De plus, le sourire est décrit aussi bien du point de vue de l’intérieur que de l’extérieur, du dehors que du dedans : le sourire que l’on fait soi-même et le sourire qu’on observe chez l’autre.
Il n’est pas étonnant que le motif du sourire ait à ce point retenu l’attention de Patrick Drevet. Il est exemplairement révélateur de sa pensée et de sa vision du monde. En effet, il est avant toute chose un signe d’ouverture magnifique au monde et aux autres. Il établit une jonction magique entre l’intérieur et l’extérieur, le visible et l’invisible, le spirituel et le matériel. Surtout, au plus près de la thématique chère à l’auteur, le sourire est « la manifestation la plus patente de l’altérité c’est-à-dire de ce qui est indissociablement lié à un être et reste en lui aussi imprévisible qu’ingouvernable ». Or toute l’œuvre de Drevet peut être comprise comme une tentative d’atteindre cette altérité qui est d’abord une singularité.
C’est dire que, au moyen d’observations très concrètes, recensées avec une précision confinant à la maniaquerie, pour la formulations desquelles Drevet trouve toujours les mots les plus adéquats, l’auteur atteint ce qu’on pourrait appeler une « métaphysique du sourire » car comme il l’écrit dans le chapitre « Effervescence », où il évoque le sourire d’un élève qu’il a eu il y a longtemps, le sourire « est une manifestation cruciale de l’expérience humaine, aussi constitutive que symptomatique du sens de notre aventure sur la terre. »
Jalon important dans l’œuvre déjà riche de Drevet, livre emblématique, Le Sourire apparaît comme un livre modeste et ambitieux, discret et essentiel.
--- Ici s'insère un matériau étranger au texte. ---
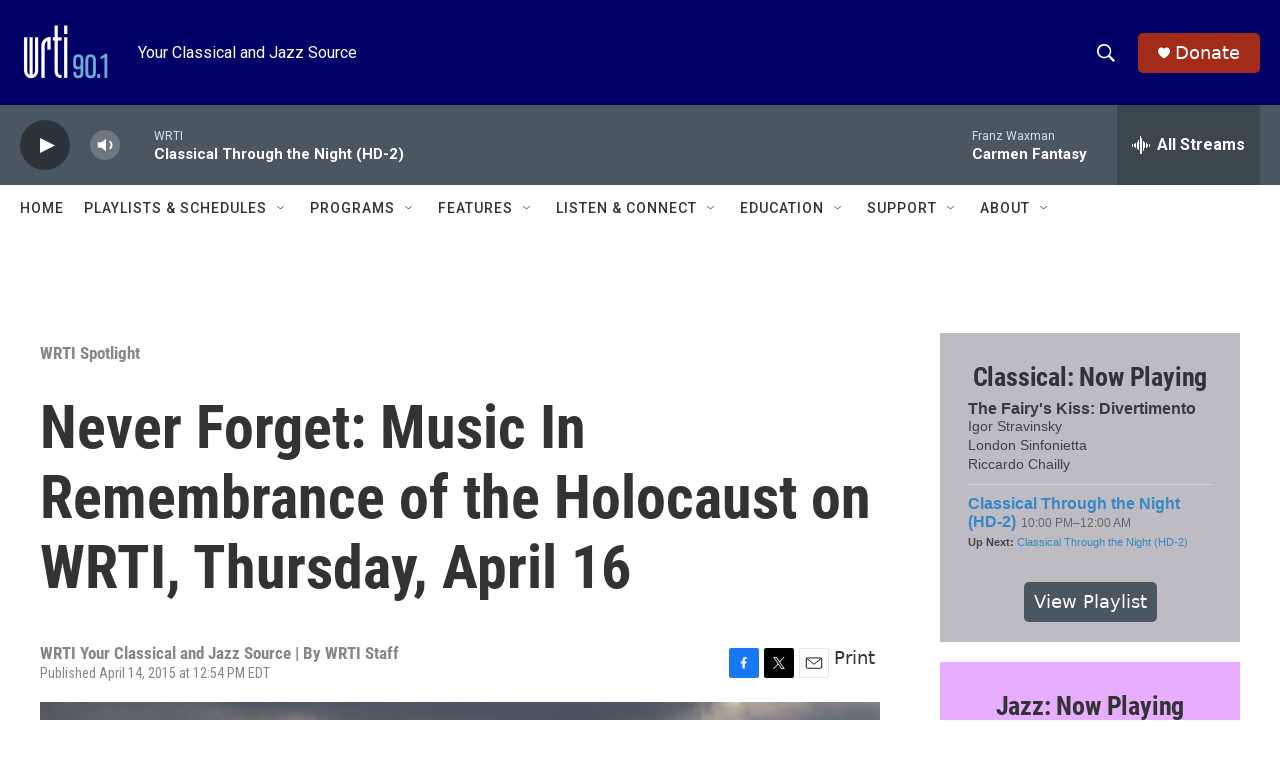

--- FILE ---
content_type: text/html; charset=utf-8
request_url: https://www.google.com/recaptcha/api2/aframe
body_size: 267
content:
<!DOCTYPE HTML><html><head><meta http-equiv="content-type" content="text/html; charset=UTF-8"></head><body><script nonce="_r8BqE9c8H_HPdwUfE2H6g">/** Anti-fraud and anti-abuse applications only. See google.com/recaptcha */ try{var clients={'sodar':'https://pagead2.googlesyndication.com/pagead/sodar?'};window.addEventListener("message",function(a){try{if(a.source===window.parent){var b=JSON.parse(a.data);var c=clients[b['id']];if(c){var d=document.createElement('img');d.src=c+b['params']+'&rc='+(localStorage.getItem("rc::a")?sessionStorage.getItem("rc::b"):"");window.document.body.appendChild(d);sessionStorage.setItem("rc::e",parseInt(sessionStorage.getItem("rc::e")||0)+1);localStorage.setItem("rc::h",'1762312761815');}}}catch(b){}});window.parent.postMessage("_grecaptcha_ready", "*");}catch(b){}</script></body></html>

--- FILE ---
content_type: text/javascript; charset=utf-8
request_url: https://api.composer.nprstations.org/v1/widget/53c7dbe1e1c8b9c77b4b9b6e/now?bust=657804433&callback=jQuery17209515646028019327_1762312760073&format=jsonp&date=2025-11-05&times=true&_=1762312760669
body_size: 868
content:
/**/ typeof jQuery17209515646028019327_1762312760073 === 'function' && jQuery17209515646028019327_1762312760073("<!--NOW PLAYING WIDGET --><div class=\"whatson-block\"><div class=\"whatson-song group\"><ul><li class=\"whatson-songTitle\">The Fairy's Kiss: Divertimento</li><li class=\"whatson-songArtist\"></li><li class=\"whatson-composer\">Igor Stravinsky</li><li class=\"whatson-ensembles\">London Sinfonietta</li><li class=\"whatson-conductor\">Riccardo Chailly</li><li class=\"whatson-soloists\"></li><li class=\"whatson-songCommerce-now\"><ul class=\"active-now\"></ul></li></ul></div><div class=\"whatson-program\"><a href=\"https://www.wrti.org/programs/classical-through-night-classical\" target=\"_blank\" class=\"whatson-programName\">Classical Through the Night (HD-2)</a><span>10:00 PM&#8211;12:00 AM</span></div><p><b>Up Next: </b><a href=\"https://www.wrti.org/programs/classical-through-night-classical\" target=\"_blank\">Classical Through the Night (HD-2)</a></p></div>");

--- FILE ---
content_type: text/javascript; charset=utf-8
request_url: https://api.composer.nprstations.org/v1/widget/53c7dca6e1c8c27e811ab2ae/now?bust=529849792&callback=jQuery17202687466433855359_1762312760131&format=jsonp&date=2025-11-05&times=true&_=1762312760707
body_size: 765
content:
/**/ typeof jQuery17202687466433855359_1762312760131 === 'function' && jQuery17202687466433855359_1762312760131("<!--NOW PLAYING WIDGET --><div class=\"whatson-block\"><div class=\"whatson-song group\"><ul><li class=\"whatson-songTitle\">One Flight Down</li><li class=\"whatson-songArtist\">Cory Weeds & Jerry Weldon</li><li class=\"whatson-composer\"></li><li class=\"whatson-ensembles\"></li><li class=\"whatson-conductor\"></li><li class=\"whatson-soloists\"></li><li class=\"whatson-songCommerce-now\"><ul class=\"active-now\"></ul></li></ul></div><div class=\"whatson-program\"><a href=\"https://www.wrti.org/show/late-evening-jazz\" target=\"_blank\" class=\"whatson-programName\">Late Evening Jazz</a><span>10:00 PM&#8211;2:00 AM</span></div><p><b>Up Next: </b><a href=\"https://www.wrti.org/programs/jazz-through-night\" target=\"_blank\">Jazz Through the Night</a></p></div>");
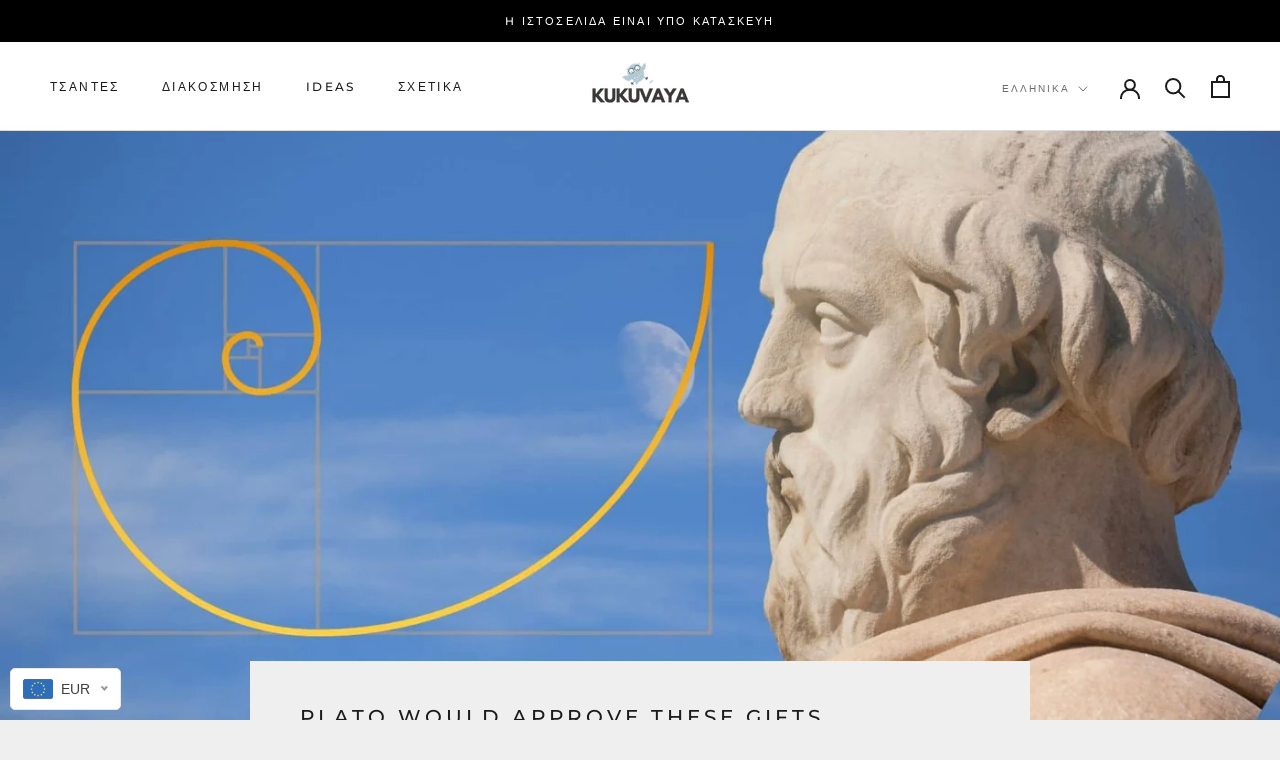

--- FILE ---
content_type: text/html; charset=utf-8
request_url: https://kukuvaya.org/el/cart?section_id=mini-cart&timestamp=1769595204959
body_size: 161
content:
<div id="shopify-section-mini-cart" class="shopify-section"><div id="sidebar-cart" class="Drawer Drawer--fromRight" aria-hidden="true" data-section-id="cart" data-section-type="cart" data-section-settings='{
  "type": "page",
  "itemCount": 0,
  "drawer": true,
  "hasShippingEstimator": false
}'>
  <div class="Drawer__Header Drawer__Header--bordered Drawer__Container">
      <span class="Drawer__Title Heading u-h4">Καροτσάκι</span>

      <button class="Drawer__Close Icon-Wrapper--clickable" data-action="close-drawer" data-drawer-id="sidebar-cart" aria-label="Κλείσιμο καλαθιού"><svg class="Icon Icon--close " role="presentation" viewBox="0 0 16 14">
      <path d="M15 0L1 14m14 0L1 0" stroke="currentColor" fill="none" fill-rule="evenodd"></path>
    </svg></button>
  </div>

  <form class="Cart Drawer__Content" action="/el/cart" method="POST" novalidate>
    <div class="Drawer__Main" data-scrollable><p class="Cart__Empty Heading u-h5">Το καλάθι σας είναι άδειο</p></div></form>
</div></div>

--- FILE ---
content_type: text/javascript
request_url: https://kukuvaya.org/cdn/shop/t/40/assets/custom.js?v=183944157590872491501656691282
body_size: -796
content:
//# sourceMappingURL=/cdn/shop/t/40/assets/custom.js.map?v=183944157590872491501656691282
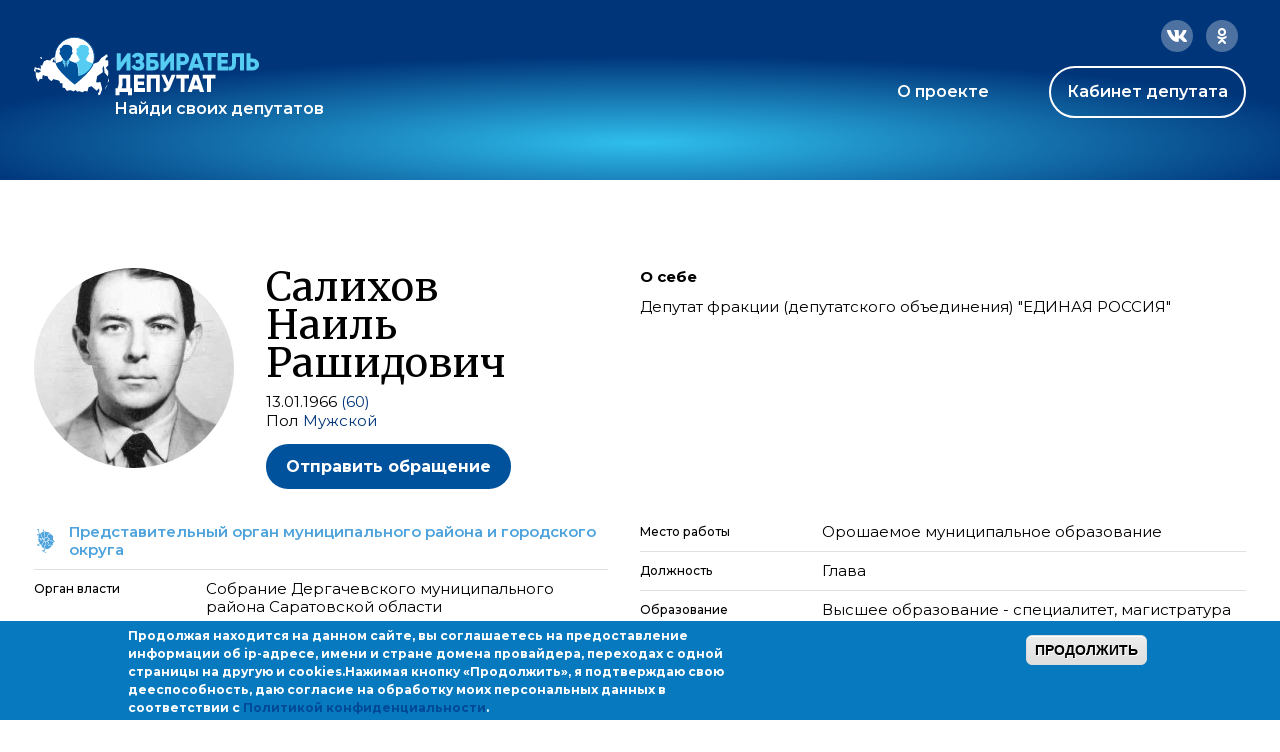

--- FILE ---
content_type: image/svg+xml
request_url: https://ideputat.er.ru/sites/all/themes/mdt/static/images/icon-level5.svg
body_size: 635
content:
<svg width="24" height="24" viewBox="0 0 24 24" fill="none" xmlns="http://www.w3.org/2000/svg">
<path d="M6.77645 0V0.685714H17.7479V0H6.77645Z" fill="#46A970"/>
<path d="M16.6455 12.3429H17.0622V1.37143H7.46216V2.05714H12.2622V4.11429H10.8907V12.3429H13.2907V10.9714H16.6455V12.3429Z" fill="#46A970"/>
<path fill-rule="evenodd" clip-rule="evenodd" d="M10.1593 4.11429V12.3429H8.83361V11.7008H7.46218V12.3429H6.09076V11.7008H4.71933V12.3429H4.03359V15.7715H4.71931V17.8286H5.40502V21.9429H0.650755V4.11429H10.1593ZM3.3479 6.13479H1.97647V5.48571H3.3479V6.13479ZM6.09076 6.13479H4.71933V5.48571H6.09076V6.13479ZM7.46218 6.13479H8.83361V5.48571H7.46218V6.13479ZM3.3479 8.20656H1.97647V7.55748H3.3479V8.20656ZM4.71933 8.20656H6.09076V7.55748H4.71933V8.20656ZM8.83361 8.20656H7.46218V7.55748H8.83361V8.20656ZM3.3479 10.2781H1.97647V9.62905H3.3479V10.2781ZM4.71933 10.2781H6.09076V9.62905H4.71933V10.2781ZM8.83361 10.2781H7.46218V9.62905H8.83361V10.2781ZM3.3479 12.3499H1.97647V11.7008H3.3479V12.3499ZM3.3479 14.4215H1.97647V13.7724H3.3479V14.4215ZM3.3479 16.4135H1.97647V15.7644H3.3479V16.4135ZM3.3479 18.4852H1.97647V17.8362H3.3479V18.4852ZM3.3479 20.557H1.97647V19.9079H3.3479V20.557Z" fill="#46A970"/>
<path d="M11.4958 3.42857H0V2.74286H11.4958V3.42857Z" fill="#46A970"/>
<path d="M13.2907 14.3262H16.6455V13.0286H24.5822V15.0858H4.74217V13.0286H13.2907V14.3262Z" fill="#46A970"/>
<path d="M15.9598 13.6405V11.6571H13.9764V13.6405H15.9598Z" fill="#46A970"/>
<path d="M4.71931 24V22.6286H23.9193V24H4.71931Z" fill="#46A970"/>
<path d="M5.42951 17.0449V15.7715H23.8948V17.0449H5.42951Z" fill="#46A970"/>
<path d="M10.205 21.9429H8.14788V17.8286H10.205V21.9429Z" fill="#46A970"/>
<path d="M21.8622 21.9429H23.2165V17.8286H21.8622V21.9429Z" fill="#46A970"/>
<path d="M21.1764 17.8286H19.1193V21.9429H21.1764V17.8286Z" fill="#46A970"/>
<path d="M16.3764 17.8286H18.4336V21.9429H16.3764V17.8286Z" fill="#46A970"/>
<path d="M15.6907 17.8286H13.6336V21.9429H15.6907V17.8286Z" fill="#46A970"/>
<path d="M10.8907 17.8286H12.9479V21.9429H10.8907V17.8286Z" fill="#46A970"/>
<path d="M7.46216 17.8286V21.9429H6.10787V17.8286H7.46216Z" fill="#46A970"/>
</svg>
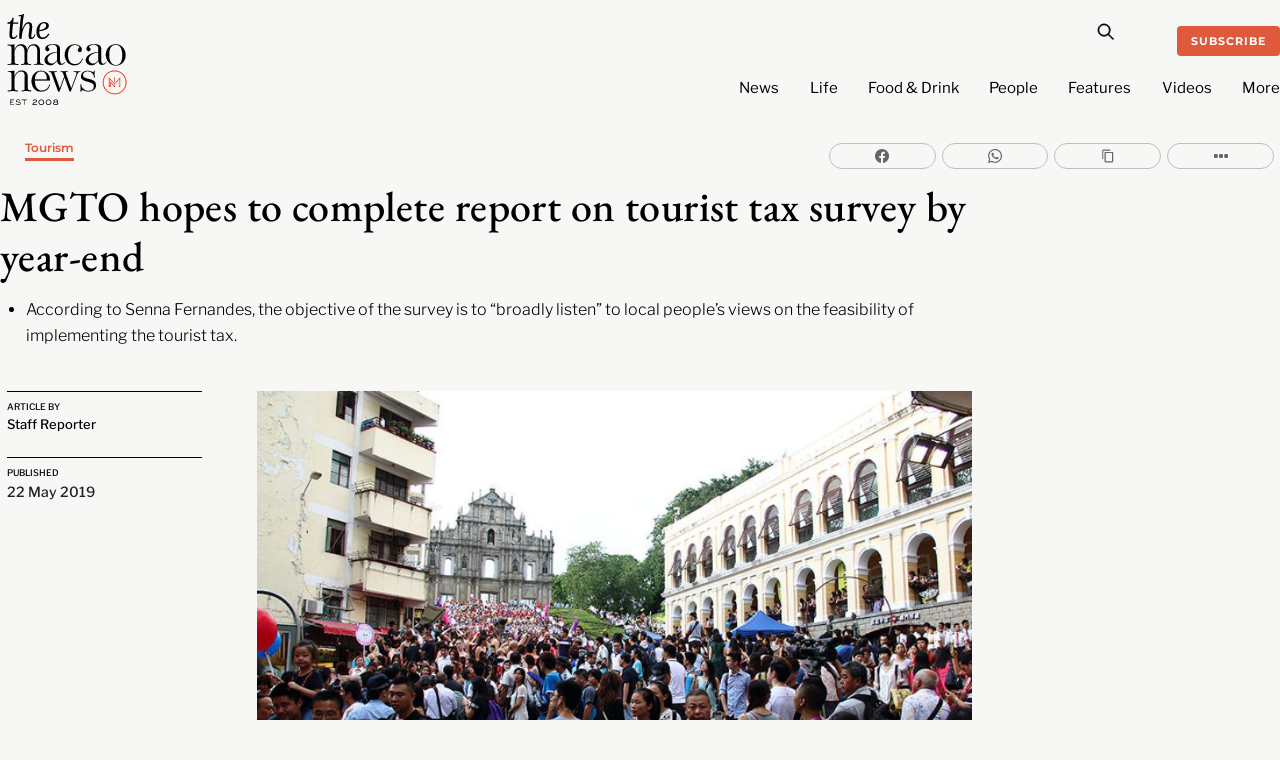

--- FILE ---
content_type: text/html; charset=utf-8
request_url: https://www.google.com/recaptcha/api2/aframe
body_size: 266
content:
<!DOCTYPE HTML><html><head><meta http-equiv="content-type" content="text/html; charset=UTF-8"></head><body><script nonce="qdCLi47qbIeEB0LCkv1ahA">/** Anti-fraud and anti-abuse applications only. See google.com/recaptcha */ try{var clients={'sodar':'https://pagead2.googlesyndication.com/pagead/sodar?'};window.addEventListener("message",function(a){try{if(a.source===window.parent){var b=JSON.parse(a.data);var c=clients[b['id']];if(c){var d=document.createElement('img');d.src=c+b['params']+'&rc='+(localStorage.getItem("rc::a")?sessionStorage.getItem("rc::b"):"");window.document.body.appendChild(d);sessionStorage.setItem("rc::e",parseInt(sessionStorage.getItem("rc::e")||0)+1);localStorage.setItem("rc::h",'1768773622710');}}}catch(b){}});window.parent.postMessage("_grecaptcha_ready", "*");}catch(b){}</script></body></html>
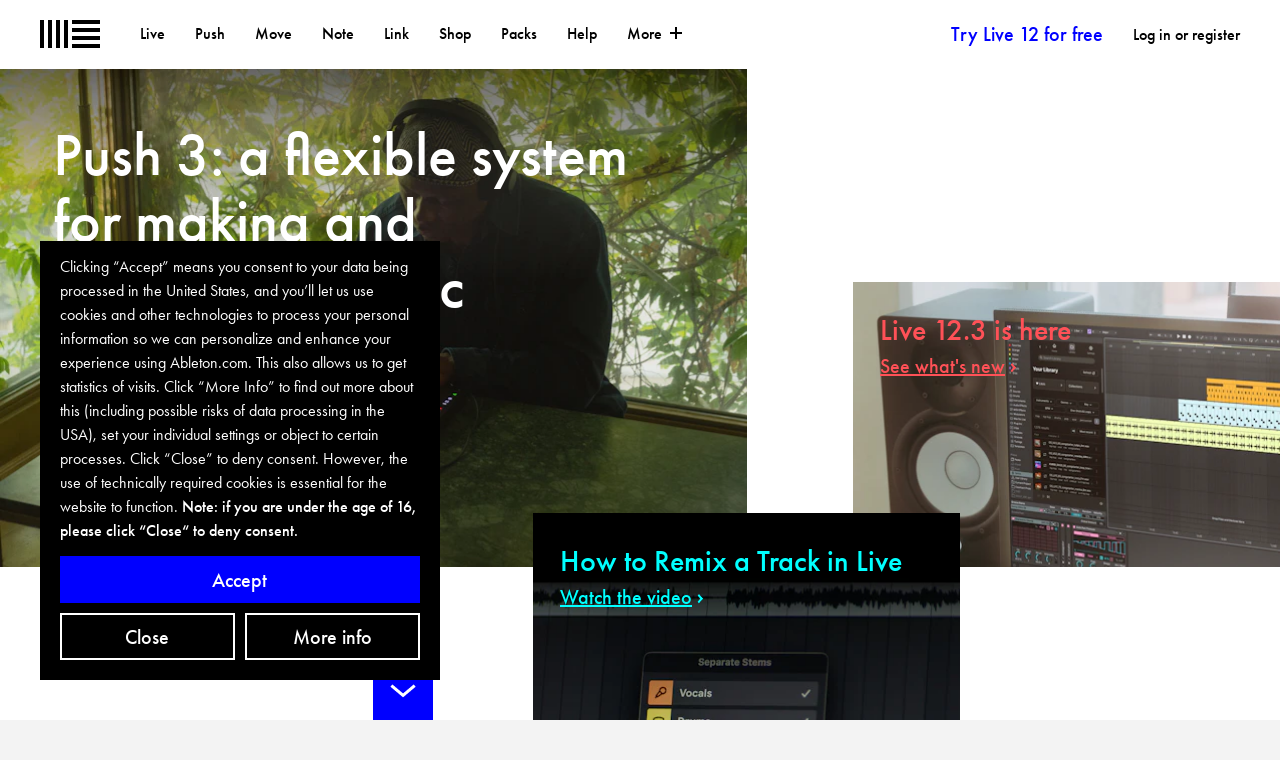

--- FILE ---
content_type: text/html; charset=utf-8
request_url: https://www.ableton.com/en/cookie-banner/?next=https://www.ableton.com/?utm_legacy_link=home
body_size: 1262
content:

<div id="biscuits-overlay" class="abl-fixed abl-bottom-0 abl-left-0 abl-w-100vw abl-z-notification">
  <div class="abl-mxw-mx abl-mh-auto abl-ph-20-ms abl-pb-20-ms abl-ph-40-ml abl-pb-40-ml">
    <div class="abl-relative">
      <div class="abl-absolute abl-bottom-0 abl-w-third-md">
        <div role="region" aria-label='Cookie banner' class="abl-pa-10 abl-pa-20-ml bg-black text-white" aria-describedby="cookie-banner-description">
          <h2 class="abl-visually-hidden">Cookie banner</h2>
          <div id="cookie-banner-description" class="abl-type-12 abl-type-14-ms abl-type-16-ml abl-type-ct abl-type-cb">
            Clicking “Accept” means you consent to your data being processed in the United States, and you’ll let us use cookies and other technologies to process your personal information so we can personalize and enhance your experience using Ableton.com. This also allows us to get statistics of visits. Click “More Info” to find out more about this (including possible risks of data processing in the USA), set your individual settings or object to certain processes. Click “Close” to deny consent. However, the use of technically required cookies is essential for the website to function.
          <span class="abl-type-strong">
            Note: if you are under the age of 16, please click “Close“ to deny consent.
          </span>
          </div>
          <div class="abl-pt-10 abl-pt-20-ml">
            <div class="abl-notification-cookie-cta-grid">
              <button id="biscuits-close-button" class="abl-button abl-button--outline" type="button">Close</button>
              <button id="biscuits-accept-button" class="abl-button abl-button--primary abl-notification-cookie-cta-grid__main" type="button">Accept</button>
              <a id="biscuits-options-button" class="abl-button abl-button--outline" href="https://www.ableton.com/en/cookie-settings/?next=https://www.ableton.com/?utm_legacy_link=home">More info</a>
            </div>
          </div>
        </div>
      </div>
    </div>
  </div>
</div>


--- FILE ---
content_type: application/javascript
request_url: https://cdn-resources.ableton.com/80bA26cPQ1hEJDFjpUKntxfqdmG3ZykO/static/javascripts/homepage.c5317428ada4.js
body_size: 69
content:
(function ($) {
  "use strict";

  var visible = false;

  function isScrolledIntoView() {
      if ($(window).scrollTop() >= $(window).height())
        return true;

      var $el       = $('.js-blog');
      var docTop    = $(window).scrollTop();
      var docBottom = docTop + $(window).height();
      var elTop     = $el.offset().top;
      var elBottom  = elTop + $el.height();

      return (docBottom >= elTop && docTop <= elBottom);
  }

  function show() {
    if (visible)
      return;

    $('.js-homepage-grid-anchor').removeClass('was-clicked').addClass('is-visible');

    visible = true;
  }

  function hide() {
    if (!visible)
      return;

    $('.js-homepage-grid-anchor').removeClass('is-visible');

    visible = false;
  }

  function refresh() {
    if (isScrolledIntoView())
      hide();
    else
      show();
  }

  $(function () {
    $(window).on('scroll', function () {
      refresh();
    });

    $(window).on('resize', function () {
      refresh();
    });

    $(window).on('load', function () {
      $(this).trigger('resize');
    });

    $('.js-homepage-grid-anchor').on('click', function (event) {
      event.preventDefault();

      $(this).addClass('was-clicked');

      $('html, body').animate({
        scrollTop: $('.js-blog').offset().top - ($(window).width() / 12) + 5
      }, 250);
    });
  });
})(window.jQuery);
Indifférent aux signes d’une modernité agressive, à la domination étouffante de la technique, cet écrivain rare et important, dans ce dernier texte comme dans les autres, ne s’intéresse qu’au fond originel de notre vie, et de notre relation au monde, c’est à dire à ce qui reste fondamentalement humain. De là le coté intemporel, a-politique de l’œuvre de Drevet. En tout cas ,ce n’est pas la moindre grandeur de cet auteur de confier à la littérature sa vocation la plus haute, ontologique : jeter une lumière , par les mots, sur le sens de notre existence terrestre.

LE SOURIRE, de Patrick Drevet, Gallimard.